The shop, now called S&P, has returned. Photo: Janice Chung

Eisenberg’s is open again, although it is not Eisenberg’s. Manhattan’s most famous sandwich counter has been christened S&P by its new owners, Eric Finkelstein and Matt Ross. (The duo behind Court Street Grocers and HiHi Room.) The name — a tribute to the space’s original original owners — is just about the only thing that’s different, though. The long bar and its circular stools are still there, and the tile floor that’s had countless gallons of coffee and chicken soup spilled onto it looks the same. Even the details that are new feel like they’ve been here forever, like a big silver coffee urn and an autographed picture of the late Gilbert Gottfried, which Finklestein and Ross found on eBay.
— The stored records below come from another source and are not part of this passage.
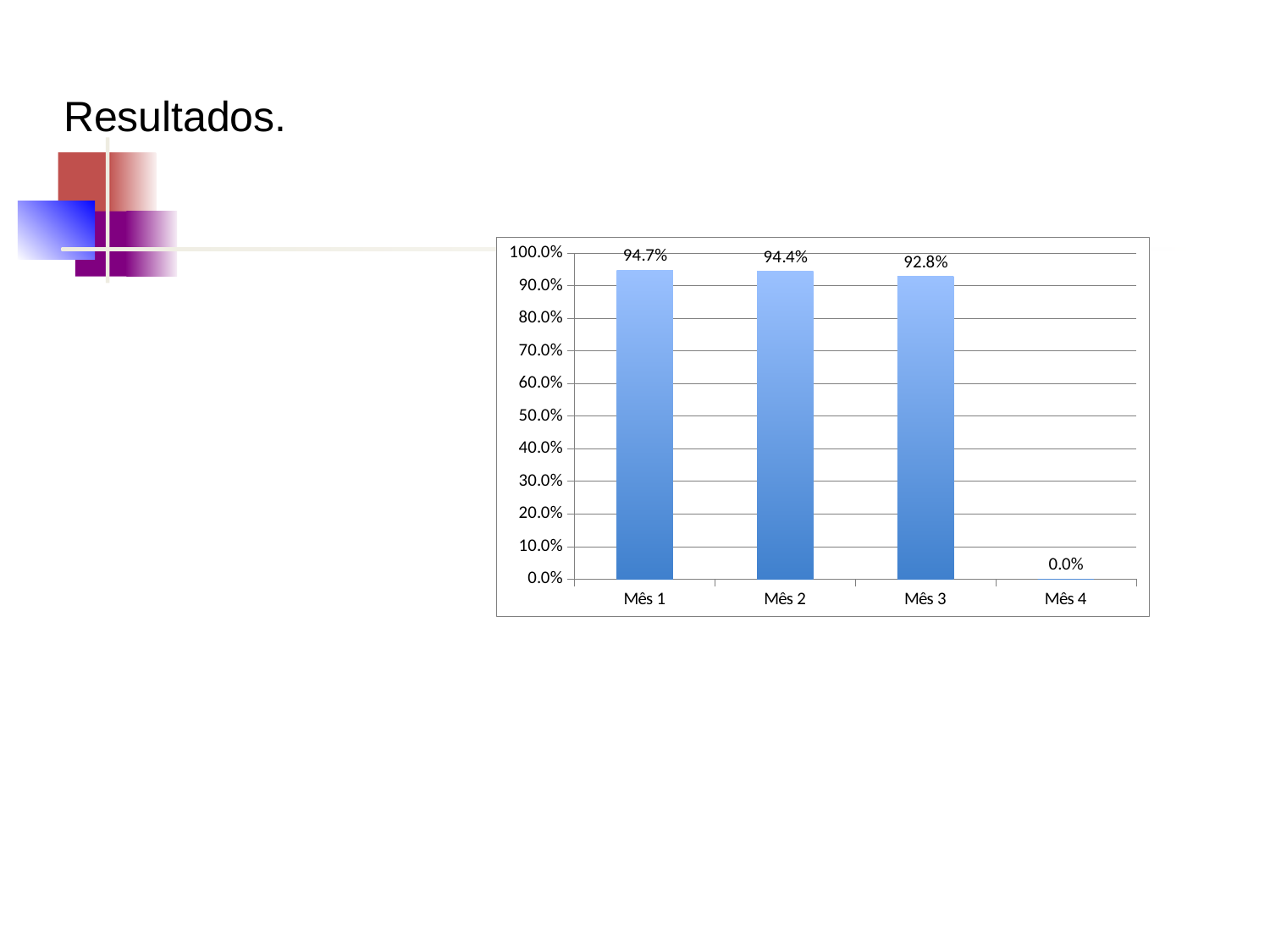
What is the value for Mês 2? 94.4% Which category has the lowest value? Mês 4 Do the values rise or fall from Mês 1 to Mês 4? Fall What kind of chart is shown on the slide? Bar chart Which category has the highest value? Mês 1 Which is larger, the value for Mês 2 or the value for Mês 3? Mês 2 What is the value for Mês 4? 0.0% Is the value for Mês 3 greater or less than 90.0%? greater What is the value for Mês 1? 94.7% What is the value for Mês 3? 92.8% What is the difference between the values for Mês 1 and Mês 3? 1.9% How many categories are shown on the x axis? 4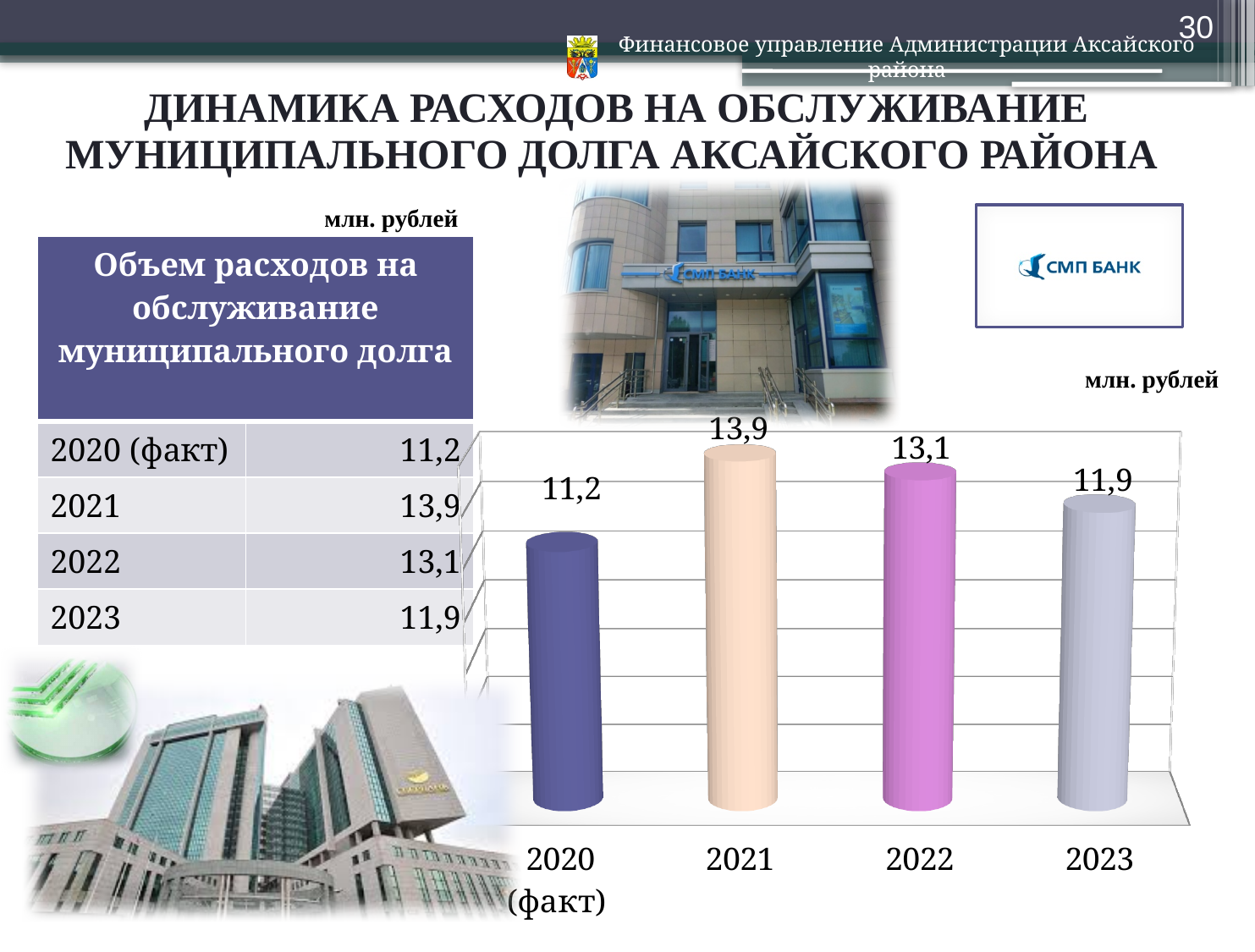
What is the value shown for 2020 (факт) on the chart? 11,2 What kind of chart is shown on the slide? bar chart Do the values rise or fall from 2021 to 2023? fall What is the difference between the values for 2021 and 2020 (факт)? 2,7 Which is larger, the value for 2022 or the value for 2023? 2022 What is the value shown for 2021 on the chart? 13,9 How many bars are plotted on the chart? 4 What is the difference between the values for 2022 and 2023? 1,2 What is the value shown for 2023 on the chart? 11,9 What unit is indicated above the chart? млн. рублей Which year has the lowest value on the chart? 2020 (факт) Which year has the highest value on the chart? 2021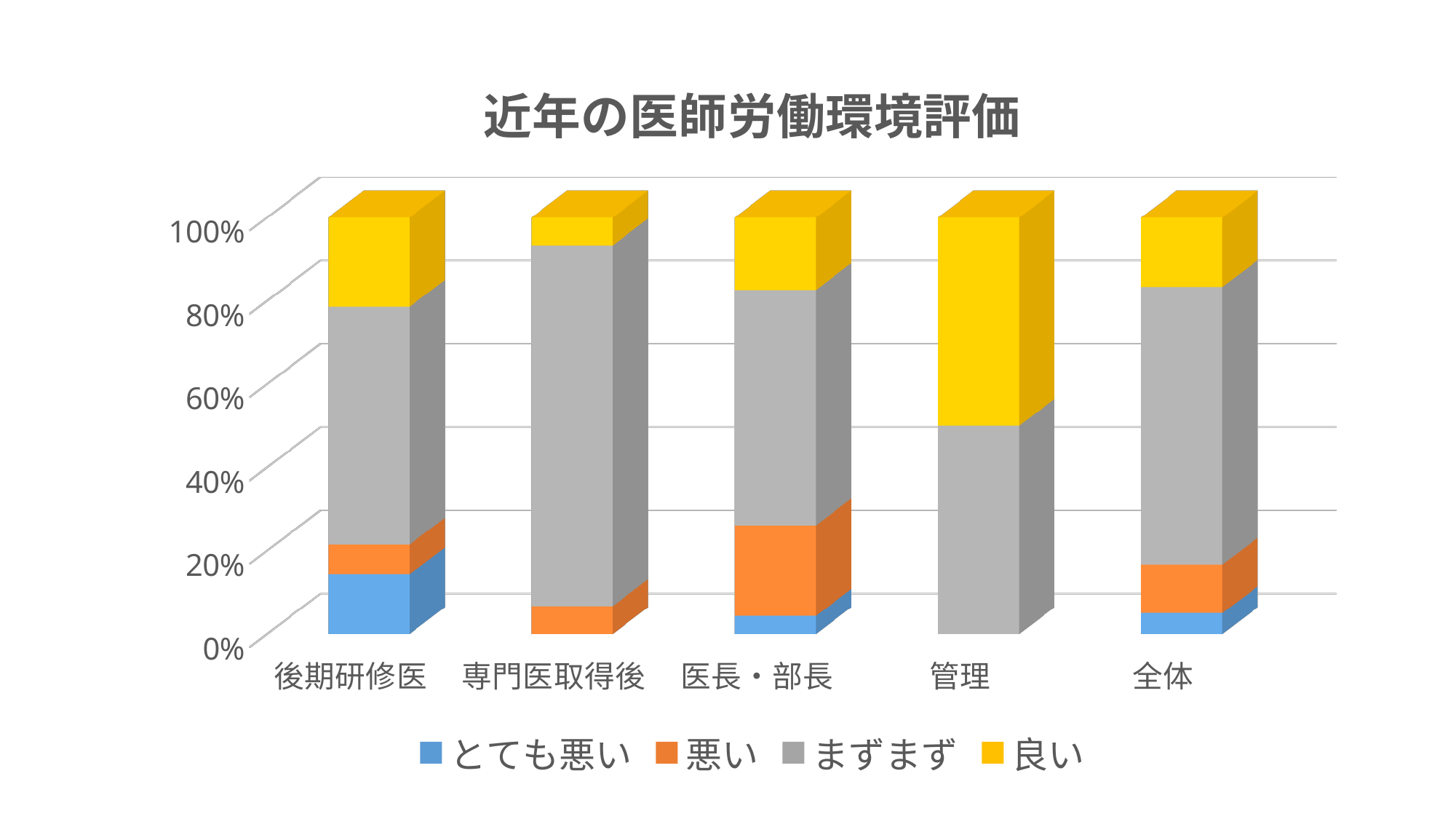
Which category has the smallest 良い segment? 専門医取得後 Which category has the largest 良い segment? 管理 What kind of chart is shown on the slide? Stacked bar chart How many categories are shown along the x axis? 5 What is the title of the chart? 近年の医師労働環境評価 Which category has the largest とても悪い segment? 後期研修医 How many series does the legend list? 4 Which category has the largest 悪い segment? 医長・部長 Which series is shown in yellow in the legend? 良い Is the 良い segment for 管理 greater or less than 40%? greater Which has a larger 良い segment, 管理 or 後期研修医? 管理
The curation is faultless; this is not the same restaurant, but it feels the same in many important ways. Part of the credit for that goes to the team the new owners assembled to help out. “After we signed the lease, we put a sign in the front window asking old customers what they liked from before and what they wanted to see,” Ross says. Responses rolled in, and a group of highly specific New York City luminaries came aboard. The filmmaker Josh Safdie became something of a “creative director,” helping to figure out which little touches would make the space feel like its most authentic self. The new logo was designed by the late Kenny Shopsin’s daughter, Tamara, and her husband, Jason Fulford. And Nicholas Braun (a.k.a. Cousin Greg, a.k.a. a co-owner of Ray’s on the Lower East Side) signed on as an investor, at one point stopping in with his dad, Craig Braun, the famed graphic designer responsible for, among other things, the Rolling Stones tongue logo and the Velvet Underground’s banana-adorned album cover.

Turkey sandwiches!

And familiar vibes!

Photographs by Janice Chung

Does that mean the food has changed? Not really. Chef Dan Ross-Leutwyler has no intention of transforming the menu into another version of Court Street Grocers. Instead, there’s beef — corned, roast, salami — that’s best enjoyed on rye. There’s egg salad and Greek salad. There are plates of eggs for the morning, plus a BEC and a LEO, of course, as well as a new creation named the Li’l Shonda, which combines scrambled eggs, pastrami, muenster cheese, and pickled tomatoes. You can get a cheeseburger or an egg cream, if you want. And soup, just like you remember: borscht, matzo ball, mushroom barley, and split pea. Something called the Big Soup is new, but as it’s filled with matzo ball, kreplach, flanken, and noodles, it would make any bubbe happy.

A couple of weeks before opening, people were already wandering in every few minutes to get a peek and ask if they could order a tuna melt. (“Not yet,” the owners politely replied, “but soon.) Another interested party stopping in check out S&P was Jeremiah Moss. The author and Vanishing New York blogger has written extensively about what he considers “fauxstalgia,” places like “Minetta Tavern, Carbone, and others that capitalize on the city’s bohemian and working-class history.” Moss was willing to withhold his verdict on S&P until it is officially up and running — September 28, after this current soft-opening period — but he’s optimistic that the new version of the old place will “always welcome the riffraff,” he says. “And I hope that includes me.”